In particular after 1400, life at the courts of the king and leading secular and religious officers, as in the large towns of the kingdom of Poland, came close to the level of that of other central European countries at the end of the Middle Ages. Court celebrations and entertainments, tournaments, feasts and ostentatious decoration contrasted, as they did everywhere, even in the major towns, with the squalor and the poverty found in many towns. The higher nobility lived in contact with the urban patriciate and eagerly adopted foreign customs imported into the country or encountered on journeys abroad. None the less, there were regional variations. Silesia and Little Poland were the leaders in cultural matters; then came Royal Prussia, Great Poland and Mazovia. In the south-east, the new developments spread unevenly. In Lithuania, which still belonged culturally to eastern Europe, the first wave of westernisation was to affect the princes, nobles and the Catholic elements of the population in particular.

From the mid-fourteenth century Poland developed a network of cathedral, parish and town schools. This was to affect both the numbers of those who pursued studies in order to enter the Church and others, often sons of the nobility and townspeople, who did so with the aim of working in local courts and chanceries. Such schools also prepared men for university study in Italy (especially Bologna), France and at Prague.

The University of Cracow, the second after Prague to be established in central Europe, had been founded by Casimir III in 1364 on the Bolognese model to concentrate on law as a subject necessary to the administration of Church and state. Renewed by a foundation charter of Wladyslaw II Jagiello in 1400, the university came under the influence of Paris and established a faculty of theology. Maintaining contact with other universities, it influenced neighbouring lands, especially Lithuania. In philosophy, it tended towards nominalism and taught ethics and politics, spread conciliar doctrine within the Polish Church and maintained religious orthodoxy. From among the theologians, Matthew of Cracow and Iacobus de Paradiso stand out, while the lawyer Stanislaw de Scarbimiria developed the doctrine of the just war (1411). The school of astronomy led by Adalbert of Brudzewo and others produced the university’s most famous alumnus, Nicholas Copernicus, who studied there between 1492 and 1496.

The study of literature and Italian humanism reached the university later in the century. Gregory of Sanok, archbishop of Lwow (d. 1471), patronised writers seeking new literary forms and secular subject matter. About 1470 a new circle grew up in Cracow around Filippo Buonaccorsi-Callimachus, and at the end of the century the ‘Sodalitas litteraria Vistulana’ was formed by Conrad Celtis. Latin remained the major form of literary expression in many areas. In history, Jan Dlugosz (Longinus), canon of Cracow, teacher of the royal children and a diplomat, composed his Annales seu cronicae inclyti regni Poloniae, an extensive account of Polish history from the beginning to 1480, written in the style of Livy. The Polish language was used for biblical translations, statutes of common law and both religious and secular poetry. The first presses appeared in Cracow in 1473/5; the first Polish-language book was printed in Wroclaw in 1475, and the first Cyrillic book was produced in Cracow in 1491.

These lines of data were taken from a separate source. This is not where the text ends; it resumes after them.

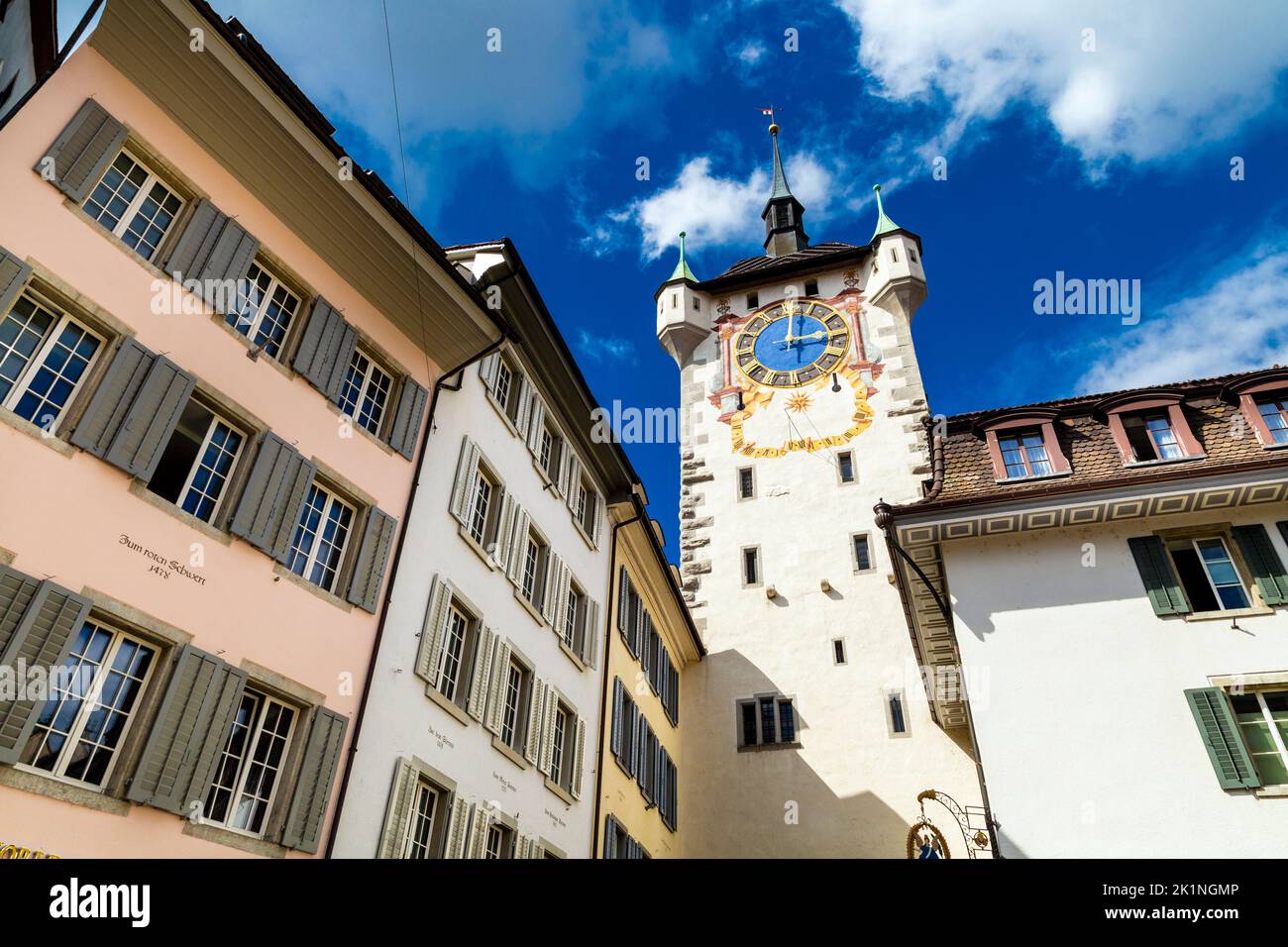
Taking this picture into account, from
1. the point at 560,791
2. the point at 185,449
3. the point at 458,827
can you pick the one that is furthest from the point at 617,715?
the point at 185,449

The fine arts were represented by guilds of painters, sculptors and goldsmiths patronised by the royal and magnate courts, the Church and the towns. Gothic style common throughout central Europe had three provincial artistic centres: Silesia, Little Poland and Prussia which influenced one another, the kingdom and the grand duchy. The spread of western European art in the age of the Romanesque had reached the Vistula; in the Gothic period western influence spread as far as Vilnius and Lwow. From the other direction, Rus'ian art of the Novgorod and Volyn' schools reached Cracow and Lublin as a result of the personal ‘ecumenism’ of Wladyslaw III and Casimir IV.

The nations within the Jagiellonian state, open to cultural interchange, were held together by loyalty to the kingdom or the grand duchy. Such was the legacy bequeathed to the age which followed.